The one most relevant to the arc at hand involves a handsome thug who claims to have been Killer Moth. While he does at least realize that he was present at Batgirl's first appearance, he can't account for the demonically mutated Killer Moth languishing at Arkham. This could develop into something interesting.

As for the remaining mystery, it applies to a lot of DC books. Just when and how did Metamorpho come back from the dead? I'll grant you, his dying in the first place was an arbitrary move meant to wring a little last sympathy for a failed Justice League. Even with Hypertime, I'm a little bothered because his corpse actually served as a plot point in Waid's run on JLA. But since Doom Patrol mysteriously revived him, and coyly left it to someone else to figure out the resurrection, everybody just treats Metamorpho's being alive cavalierly.

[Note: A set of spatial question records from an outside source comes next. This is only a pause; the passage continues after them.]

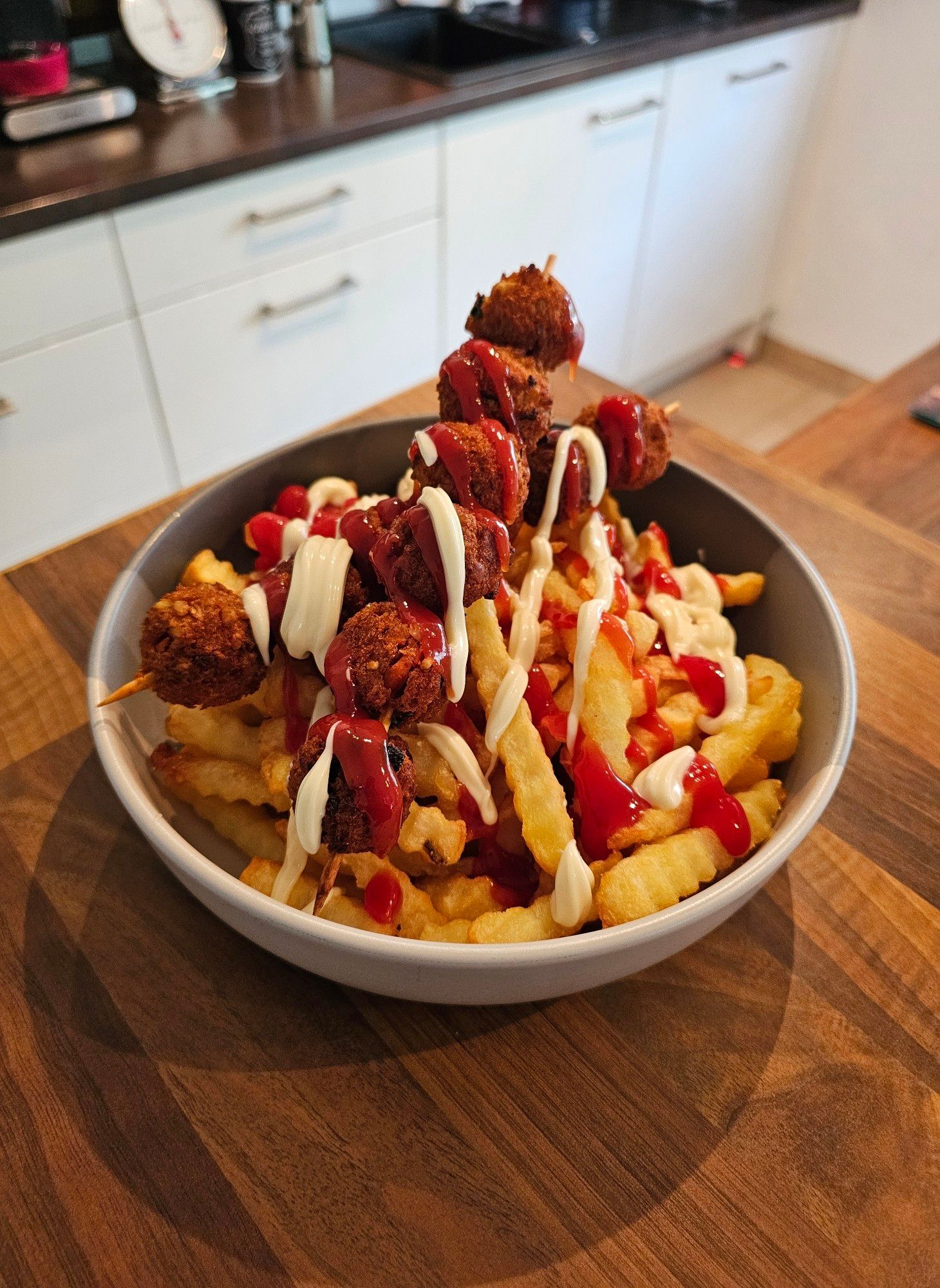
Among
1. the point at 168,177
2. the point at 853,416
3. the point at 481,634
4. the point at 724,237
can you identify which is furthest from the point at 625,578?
the point at 724,237

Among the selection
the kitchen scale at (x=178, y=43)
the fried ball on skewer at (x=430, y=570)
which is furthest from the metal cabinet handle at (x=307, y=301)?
the fried ball on skewer at (x=430, y=570)

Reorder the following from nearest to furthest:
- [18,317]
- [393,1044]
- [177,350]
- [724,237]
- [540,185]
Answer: [393,1044] → [18,317] → [177,350] → [540,185] → [724,237]

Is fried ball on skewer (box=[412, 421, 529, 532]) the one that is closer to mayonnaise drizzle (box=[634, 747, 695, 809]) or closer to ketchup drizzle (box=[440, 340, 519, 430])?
ketchup drizzle (box=[440, 340, 519, 430])

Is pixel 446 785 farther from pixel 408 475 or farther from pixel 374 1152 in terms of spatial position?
pixel 408 475

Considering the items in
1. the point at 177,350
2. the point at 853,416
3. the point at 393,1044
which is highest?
the point at 393,1044

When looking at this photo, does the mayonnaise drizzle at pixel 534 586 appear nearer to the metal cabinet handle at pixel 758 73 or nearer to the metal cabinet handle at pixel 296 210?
the metal cabinet handle at pixel 296 210

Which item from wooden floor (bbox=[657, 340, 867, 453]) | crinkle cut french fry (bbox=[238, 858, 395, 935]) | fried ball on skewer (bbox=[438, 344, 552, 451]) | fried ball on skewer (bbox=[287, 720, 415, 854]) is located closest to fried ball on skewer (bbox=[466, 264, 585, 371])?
fried ball on skewer (bbox=[438, 344, 552, 451])

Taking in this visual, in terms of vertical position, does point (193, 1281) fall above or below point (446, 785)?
below

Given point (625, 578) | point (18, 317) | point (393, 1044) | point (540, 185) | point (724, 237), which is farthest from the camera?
point (724, 237)
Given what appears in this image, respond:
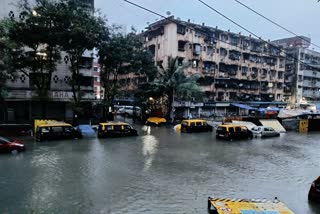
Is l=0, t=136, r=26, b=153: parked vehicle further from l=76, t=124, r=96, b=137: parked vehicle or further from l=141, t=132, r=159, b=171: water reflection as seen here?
l=141, t=132, r=159, b=171: water reflection

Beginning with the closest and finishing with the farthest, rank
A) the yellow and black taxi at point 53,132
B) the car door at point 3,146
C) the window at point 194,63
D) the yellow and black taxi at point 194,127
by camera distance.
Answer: the car door at point 3,146 < the yellow and black taxi at point 53,132 < the yellow and black taxi at point 194,127 < the window at point 194,63

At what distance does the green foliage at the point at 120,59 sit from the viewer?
122 feet

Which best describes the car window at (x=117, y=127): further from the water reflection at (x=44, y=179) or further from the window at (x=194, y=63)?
the window at (x=194, y=63)

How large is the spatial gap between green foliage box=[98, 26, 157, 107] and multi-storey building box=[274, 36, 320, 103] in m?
43.6

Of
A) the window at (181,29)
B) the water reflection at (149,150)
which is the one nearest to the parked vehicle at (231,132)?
the water reflection at (149,150)

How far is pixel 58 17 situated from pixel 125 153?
1665cm

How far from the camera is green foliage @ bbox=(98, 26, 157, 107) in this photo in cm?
3716

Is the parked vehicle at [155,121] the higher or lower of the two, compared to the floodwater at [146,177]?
higher

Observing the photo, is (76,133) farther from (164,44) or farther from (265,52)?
(265,52)

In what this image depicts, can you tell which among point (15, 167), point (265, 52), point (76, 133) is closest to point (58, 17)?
point (76, 133)

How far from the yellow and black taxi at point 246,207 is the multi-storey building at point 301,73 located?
222ft

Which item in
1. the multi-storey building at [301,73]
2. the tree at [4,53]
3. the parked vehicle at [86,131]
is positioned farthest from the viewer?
the multi-storey building at [301,73]

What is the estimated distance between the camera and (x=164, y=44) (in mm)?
52875

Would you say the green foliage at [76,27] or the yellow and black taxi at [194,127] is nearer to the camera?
the green foliage at [76,27]
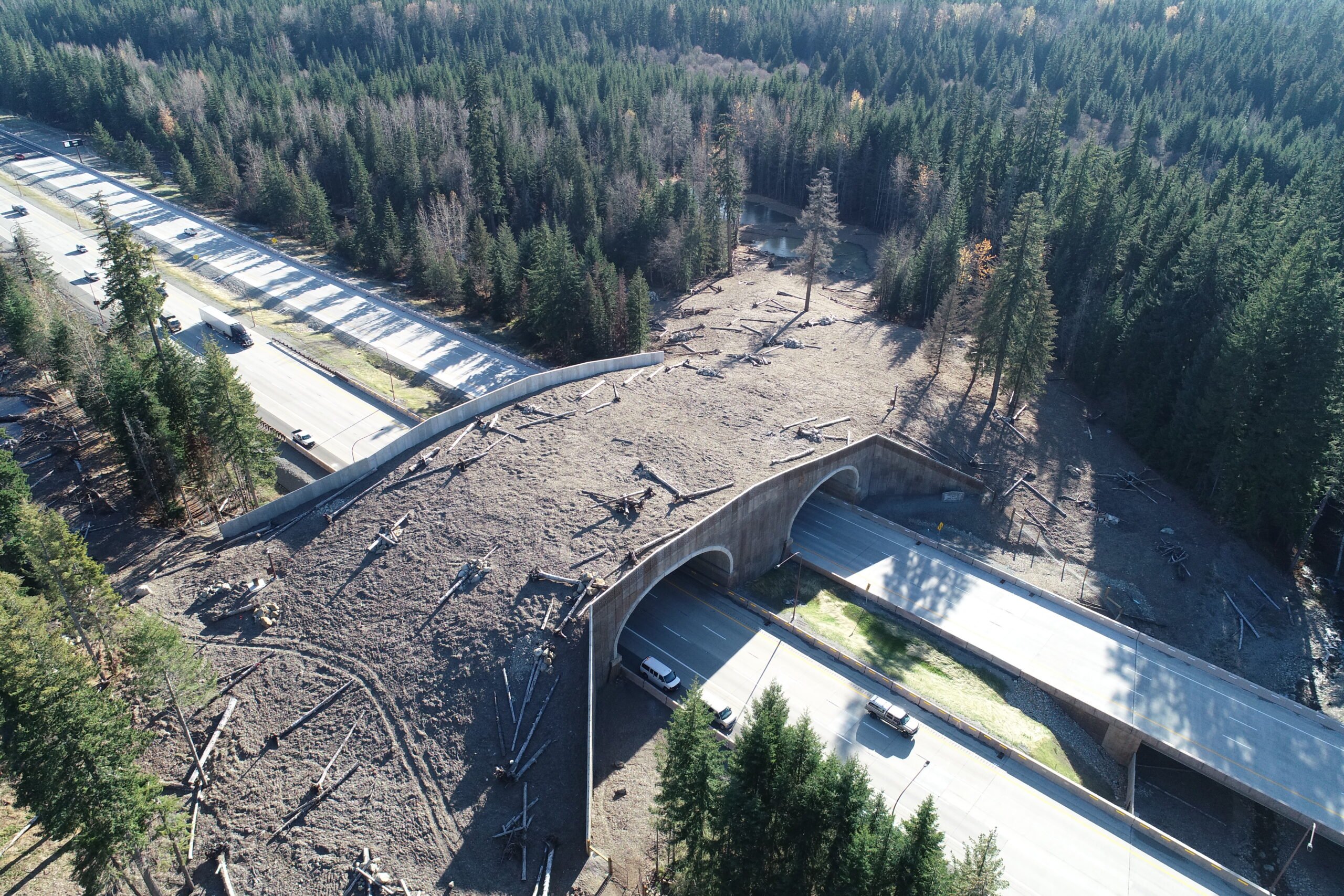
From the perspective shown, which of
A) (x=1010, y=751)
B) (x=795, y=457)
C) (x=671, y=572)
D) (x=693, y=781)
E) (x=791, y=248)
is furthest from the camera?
(x=791, y=248)

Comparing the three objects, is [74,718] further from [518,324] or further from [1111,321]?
[1111,321]

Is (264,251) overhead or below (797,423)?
below

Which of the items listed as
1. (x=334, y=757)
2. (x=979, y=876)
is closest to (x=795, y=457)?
(x=979, y=876)

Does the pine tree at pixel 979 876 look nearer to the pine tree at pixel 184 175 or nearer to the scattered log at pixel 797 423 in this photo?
the scattered log at pixel 797 423

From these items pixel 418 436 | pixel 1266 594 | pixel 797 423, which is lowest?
pixel 1266 594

If DC thinks the character has potential (and indeed, he has appeared directly and indirectly in three books this month alone), then fans are owed some sort of explanation. Stop distracting us with that cool action figu…um, what was I saying?


Daredevil #42
writer: Brian Michael Bendis
artist: Alex Maleev

The "outing" of Matt Murdock as Daredevil has had some interesting repercussions. Some villains have turned tale and run. The media has grown tired of his denials and moved on to bigger, sexier stories. (Could Matt really have just outlasted the fourth estate?) And some villains have realized they have to do business differently.

In the many years that few read Daredevil, something happened to the formerly vaguely urbane Owl. It's for the best, because he was little more than a strange clone of Kingpin, made irrelevant once Kingpin moved into this book. Now he's feral and struggling to maintain civility, and you have to wonder how he ever managed to cleverly trap Daredevil.

Bendis and Maleev portray a grimly funny confrontation between the two, as they dance to the new rules. Ironically, Daredevil himself is the one taken aback by the new status quo, which may be leading to something big in his own character.

Certainly, he's in denial, and even if he finds it amusing that his foes think that Daredevil is Matt Murdock, it doesn't change the fact that Daredevil is Matt Murdock.

Also mixing things up is the reappearance of Milla. Her confirmation of Daredevil's identity is so mind-blowingly simple that it's a wonder nobody thought of it before. Just how easy would it be to find a hero's identity if you knew him?